• TASK BRIEF
Below are some records. Write out exactly their lines from the one with "2013 Ford Escape" through the one with "Парковка рядом с", and leave the pictures behind.

• LISTED RECORDS
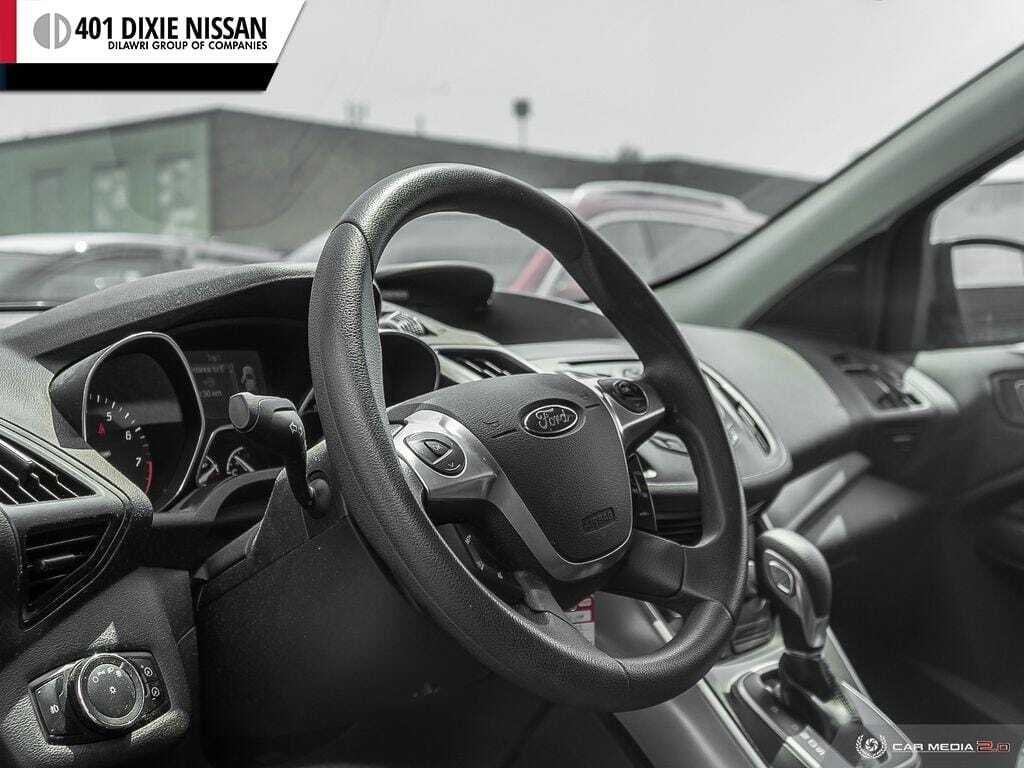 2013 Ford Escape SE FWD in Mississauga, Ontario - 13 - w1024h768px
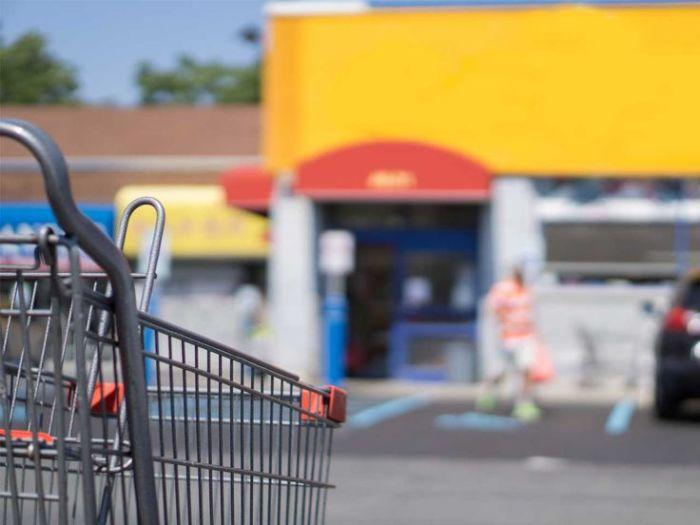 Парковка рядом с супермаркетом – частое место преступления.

---

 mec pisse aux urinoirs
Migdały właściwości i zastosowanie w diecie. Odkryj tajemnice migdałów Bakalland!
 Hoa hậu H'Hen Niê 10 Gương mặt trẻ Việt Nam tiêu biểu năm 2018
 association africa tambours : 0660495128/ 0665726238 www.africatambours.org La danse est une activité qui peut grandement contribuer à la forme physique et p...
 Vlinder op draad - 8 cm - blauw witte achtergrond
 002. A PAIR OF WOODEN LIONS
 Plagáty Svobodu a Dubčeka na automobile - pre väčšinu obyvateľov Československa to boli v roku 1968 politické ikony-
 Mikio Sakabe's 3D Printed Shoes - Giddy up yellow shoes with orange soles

---

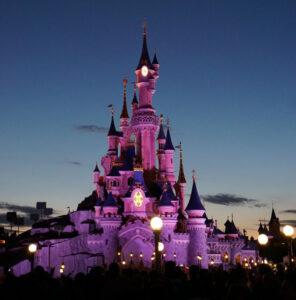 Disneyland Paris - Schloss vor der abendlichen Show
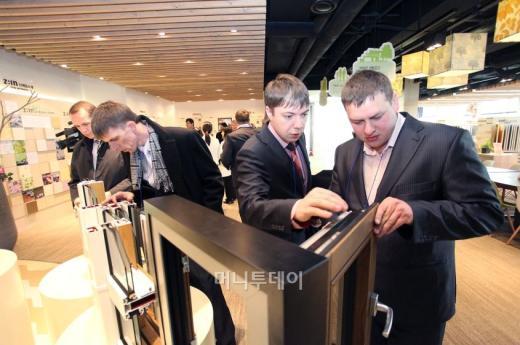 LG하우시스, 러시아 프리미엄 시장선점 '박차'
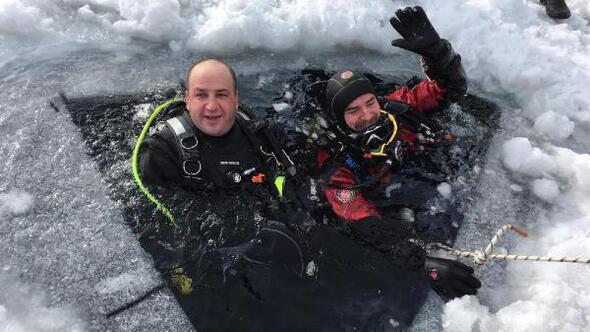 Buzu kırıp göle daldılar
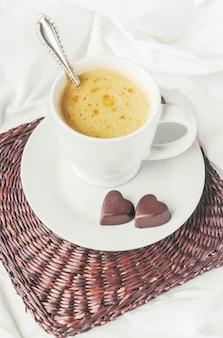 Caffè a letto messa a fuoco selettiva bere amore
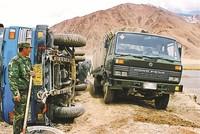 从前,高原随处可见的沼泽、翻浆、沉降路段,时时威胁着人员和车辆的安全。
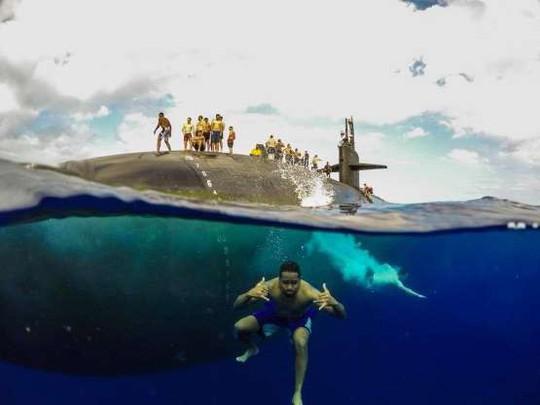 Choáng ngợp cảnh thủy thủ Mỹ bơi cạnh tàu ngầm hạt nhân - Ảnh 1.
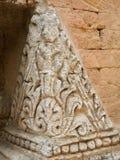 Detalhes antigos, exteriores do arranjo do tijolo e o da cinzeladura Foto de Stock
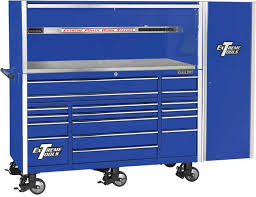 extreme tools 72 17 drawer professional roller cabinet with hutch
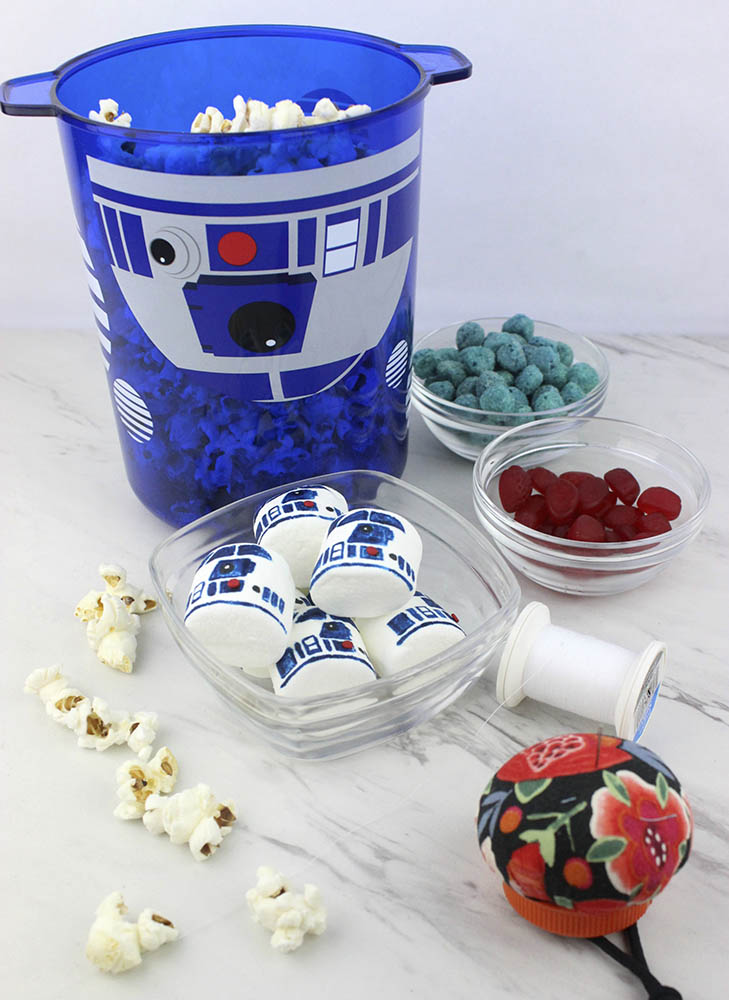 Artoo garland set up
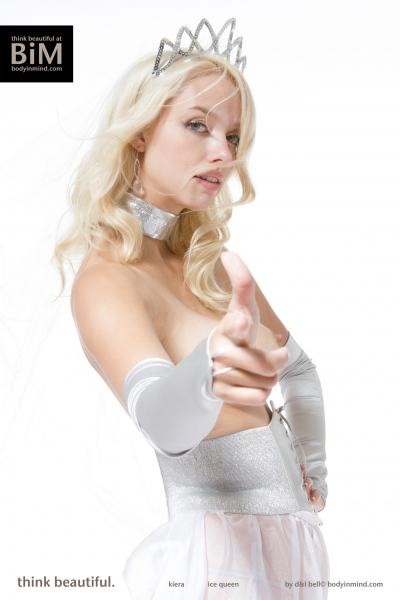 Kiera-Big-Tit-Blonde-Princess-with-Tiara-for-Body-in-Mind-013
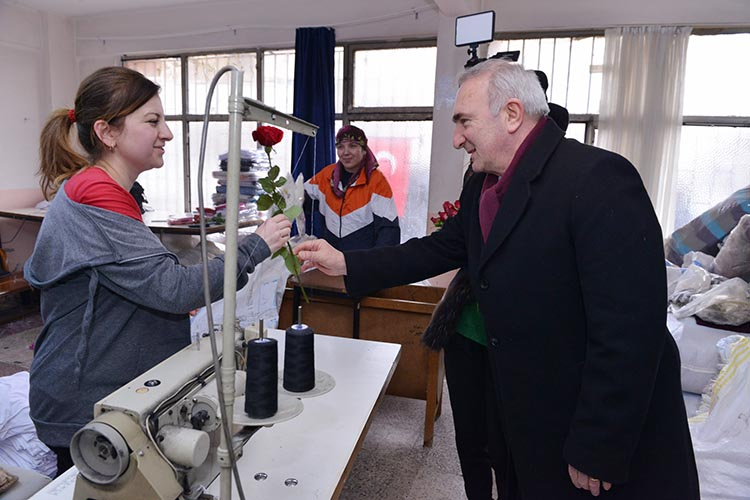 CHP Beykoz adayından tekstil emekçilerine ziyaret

• TASK OUTPUT
 2013 Ford Escape SE FWD in Mississauga, Ontario - 13 - w1024h768px
 Парковка рядом с супермаркетом – частое место преступления.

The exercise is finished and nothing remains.